OBJETIVOS
#1 Transcreva o trecho sobre a constituição, começando em "Todas estas são" e seguindo até "capacidade de indignação.".
#2 Segundo o trecho sobre a constituição, de que duas maneiras o Estado pode transformar-se?
#3 Escreva a continuação do trecho sobre a constituição a partir da última frase apresentada.

TRECHO
Todas estas são questões que angustiam os cientistas e que não têm merecido, a bem da verdade, a atenção exigida por essa norma que ganha dimensão poética, lírica, política, nas sessões solenes e televisadas, logo subjugada ao quotidiano parlamentar dos fatos que estão a nos estarrecer diariamente. Minha esperança é que esse quadro, pela reiterada freqüência, não consiga aplacar a capacidade de indignação.
O que será que aprendemos nesses dezenove anos que nos possa servir de acalento e de esperança?
No Século XVIII Montesquieu[2] (Capítulo XI) pontificava que:
“O Estado pode transformar-se de duas maneiras: ou porque a constituição é corrigida, ou porque ela se corrompe. Se o Estado conservou seus princípios, e a constituição se modifica, isto quer dizer que esta última se corrige; se o Estado perdeu seus princípios e a constituição vem a ser modificada, isto acontece porque esta se corrompe.”

SEÇÃO DE DADOS

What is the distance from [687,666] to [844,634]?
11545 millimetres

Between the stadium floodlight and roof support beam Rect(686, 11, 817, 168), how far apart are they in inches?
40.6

RESPOSTAS
#1
Todas estas são questões que angustiam os cientistas e que não têm merecido, a bem da verdade, a atenção exigida por essa norma que ganha dimensão poética, lírica, política, nas sessões solenes e televisadas, logo subjugada ao quotidiano parlamentar dos fatos que estão a nos estarrecer diariamente. Minha esperança é que esse quadro, pela reiterada freqüência, não consiga aplacar a capacidade de indignação.

#2 Ou porque a constituição é corrigida, ou porque ela se corrompe.

#3
A Constituição concebida como Norma Fundamental, conquanto tenha, historicamente, rompido com o absolutismo monárquico, é sucessora do Estado Legal burguês, primeira fase do constitucionalismo moderno. Sua função é organizar o Estado, expressando em sua base o conjunto de valores acalentados por um povo em determinado momento histórico. Tem ela (a Constituição) a força normativa superior a todas as normas não apenas por uma percepção retórica, mas por que contém em si mesma a declaração expressa de sua origem, sua legitimidade popular, além do rol legislativo consignado em seu texto, como ocorre no Brasil no âmbito do artigo 59.
Minha pretensão é falar-lhes de uma Constituição decorrente do Estado de Direito Democrático, em que se possa alcançar a concretização da Constituição não apenas pelo processo legislativo ordinário decorrente de um Poder Legislativo democraticamente constituído, ou pela função interpretativa e guardiã reservada ao Supremo Tribunal Federal, senão, também, pela efetiva e real participação popular no processo constituinte permanente, ou de reconstituição permanente, que conduz à formação e sedimentação de um sentimento constitucional difuso.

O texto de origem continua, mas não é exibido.